### Text segment
I am not sure if this is a compiler bug or how Fortran is supposed to work, but if I allocate an allocatable array, then later deallocate it, then the SIZE function returns the size it was previously allocated with.
PROGRAM ALLOCATOR ! DOUBLE PRECISION, DIMENSION(:), ALLOCATABLE:: X ! ALLOCATE(X(10)) ! WRITE(*,*) SIZE(X),ALLOCATED(X) ! >> 10 T ! DEALLOCATE(X) ! WRITE(*,*) SIZE(X),ALLOCATED(X) ! >> 10 F ! END PROGRAM
Should it not return zero since the array no longer has any size?
Such things are only reliable if the array has been allocated. Not a bug as such. It is at the same level as local variables in subroutines and functions not retaining their values between calls, even if they appear to (unless they have the SAVE attribute). The same goes for pointer variables.

### Material for this task
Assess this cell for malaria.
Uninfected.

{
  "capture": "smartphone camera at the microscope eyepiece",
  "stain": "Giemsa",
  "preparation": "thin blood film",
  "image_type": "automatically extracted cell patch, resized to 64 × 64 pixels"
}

### Goals
a) According to the reply in the Fortran thread, under what condition are results like those from SIZE reliable?
b) Arrange every line of the entries as a JSON list of strings, one string per line, leaving out blank lines.
The Fortran thread and the entries were drawn from unrelated sources.

### The results
a) Only if the array has been allocated.

b)
[
  "Assess this cell for malaria.",
  "Uninfected.",
  "{",
  "  \"capture\": \"smartphone camera at the microscope eyepiece\",",
  "  \"stain\": \"Giemsa\",",
  "  \"preparation\": \"thin blood film\",",
  "  \"image_type\": \"automatically extracted cell patch, resized to 64 × 64 pixels\"",
  "}"
]